|Publication number||US7740069 B2|
|Application number||US 11/969,802|
|Publication date||Jun 22, 2010|
|Filing date||Jan 4, 2008|
|Priority date||Jan 4, 2007|
|Also published as||US20080164030|
|Publication number||11969802, 969802, US 7740069 B2, US 7740069B2, US-B2-7740069, US7740069 B2, US7740069B2|
|Inventors||Michael Roy Young|
|Original Assignee||Michael Roy Young|
|Export Citation||BiBTeX, EndNote, RefMan|
|Patent Citations (14), Non-Patent Citations (6), Referenced by (2), Classifications (9), Legal Events (2)|
|External Links: USPTO, USPTO Assignment, Espacenet|
This application claims the benefit of U.S. Provisional Application No. 60/878,356, filed Jan. 4, 2007.
1. Field of the Invention
The invention is directed to a process for fracturing a tight subsurface formation, and more particularly to a two-step process for fracturing an oil shale formation for production of shale oil.
2. Description of the Prior Art
Historically, pathways in hydrocarbon formations have been created using high explosives, hydraulic fracturing techniques, and acid treatments. Research has shown that the pressure pulse created by high explosives enlarges the well bore by crushing and compacting the surrounding rock in the formation. The enlarged well bore is left with a zone of residual compressive stress and compacted rock which can actually reduce permeability near the well bore. Extensive caving also occurs in the well bore leaving debris that may require days or even weeks to clean up. Hydraulic fracturing is highly effective but is well known to create fractures that can break out of a producing formation and into nearby aquifers.

» Given material
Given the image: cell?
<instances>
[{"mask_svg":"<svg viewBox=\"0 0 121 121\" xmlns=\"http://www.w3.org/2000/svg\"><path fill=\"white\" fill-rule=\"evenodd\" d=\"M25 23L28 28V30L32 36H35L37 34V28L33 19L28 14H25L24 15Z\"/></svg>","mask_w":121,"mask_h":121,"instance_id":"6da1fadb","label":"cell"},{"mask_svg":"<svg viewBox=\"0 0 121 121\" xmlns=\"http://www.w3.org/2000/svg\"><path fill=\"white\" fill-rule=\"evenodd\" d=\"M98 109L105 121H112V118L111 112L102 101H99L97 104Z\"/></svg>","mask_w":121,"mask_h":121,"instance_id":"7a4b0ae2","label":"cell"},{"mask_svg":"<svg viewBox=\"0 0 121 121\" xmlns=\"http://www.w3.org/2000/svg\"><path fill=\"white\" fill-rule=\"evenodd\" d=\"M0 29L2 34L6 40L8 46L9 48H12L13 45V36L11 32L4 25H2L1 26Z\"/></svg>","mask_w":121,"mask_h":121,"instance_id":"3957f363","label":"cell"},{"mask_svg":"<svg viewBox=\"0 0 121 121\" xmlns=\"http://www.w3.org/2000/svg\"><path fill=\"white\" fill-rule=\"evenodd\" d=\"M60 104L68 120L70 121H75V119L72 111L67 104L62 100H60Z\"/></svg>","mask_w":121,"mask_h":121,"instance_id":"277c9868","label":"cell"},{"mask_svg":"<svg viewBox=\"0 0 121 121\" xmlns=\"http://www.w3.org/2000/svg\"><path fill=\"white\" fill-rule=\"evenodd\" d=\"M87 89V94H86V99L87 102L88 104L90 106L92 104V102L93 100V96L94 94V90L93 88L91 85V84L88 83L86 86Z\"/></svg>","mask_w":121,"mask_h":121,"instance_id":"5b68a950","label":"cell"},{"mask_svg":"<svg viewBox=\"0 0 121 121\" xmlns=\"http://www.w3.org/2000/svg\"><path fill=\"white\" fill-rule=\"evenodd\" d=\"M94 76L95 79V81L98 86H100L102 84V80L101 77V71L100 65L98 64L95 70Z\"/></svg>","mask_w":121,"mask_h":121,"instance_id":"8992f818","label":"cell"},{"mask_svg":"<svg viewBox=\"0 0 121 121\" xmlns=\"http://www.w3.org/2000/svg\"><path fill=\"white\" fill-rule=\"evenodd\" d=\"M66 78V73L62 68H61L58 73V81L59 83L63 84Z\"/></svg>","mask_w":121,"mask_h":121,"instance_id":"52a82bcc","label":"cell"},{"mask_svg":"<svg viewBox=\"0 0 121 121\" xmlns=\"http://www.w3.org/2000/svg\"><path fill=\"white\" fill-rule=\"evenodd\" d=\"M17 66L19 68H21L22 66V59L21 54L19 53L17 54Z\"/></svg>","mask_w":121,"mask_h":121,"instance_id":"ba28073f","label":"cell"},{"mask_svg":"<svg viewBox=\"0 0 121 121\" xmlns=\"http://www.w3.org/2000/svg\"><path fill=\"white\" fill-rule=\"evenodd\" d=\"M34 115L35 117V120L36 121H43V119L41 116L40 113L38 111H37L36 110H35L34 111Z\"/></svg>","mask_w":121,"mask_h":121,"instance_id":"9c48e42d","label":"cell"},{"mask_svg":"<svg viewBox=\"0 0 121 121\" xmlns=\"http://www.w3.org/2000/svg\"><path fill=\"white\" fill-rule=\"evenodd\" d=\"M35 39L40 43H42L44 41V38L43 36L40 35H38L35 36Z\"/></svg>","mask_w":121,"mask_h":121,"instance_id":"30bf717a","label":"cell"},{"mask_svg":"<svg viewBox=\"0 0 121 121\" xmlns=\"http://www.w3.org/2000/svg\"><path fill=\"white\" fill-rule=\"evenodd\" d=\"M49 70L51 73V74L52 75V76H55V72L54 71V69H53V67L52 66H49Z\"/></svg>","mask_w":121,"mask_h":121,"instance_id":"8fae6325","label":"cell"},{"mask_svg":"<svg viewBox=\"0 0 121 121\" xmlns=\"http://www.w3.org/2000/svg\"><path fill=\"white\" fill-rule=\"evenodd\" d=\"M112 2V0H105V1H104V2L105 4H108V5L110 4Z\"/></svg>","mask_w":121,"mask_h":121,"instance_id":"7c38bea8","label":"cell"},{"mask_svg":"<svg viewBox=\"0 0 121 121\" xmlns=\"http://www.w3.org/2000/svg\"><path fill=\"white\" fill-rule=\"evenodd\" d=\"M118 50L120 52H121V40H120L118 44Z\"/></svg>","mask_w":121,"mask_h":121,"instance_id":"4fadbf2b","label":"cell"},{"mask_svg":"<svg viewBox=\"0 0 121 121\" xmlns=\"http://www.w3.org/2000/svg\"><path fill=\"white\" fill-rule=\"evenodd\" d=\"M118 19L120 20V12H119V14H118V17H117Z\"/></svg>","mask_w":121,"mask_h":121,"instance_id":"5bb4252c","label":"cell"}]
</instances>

» What you will do
In the oil shale patent, what does the two-step process fracture, and for what purpose?

» Reply
It fractures an oil shale formation for production of shale oil.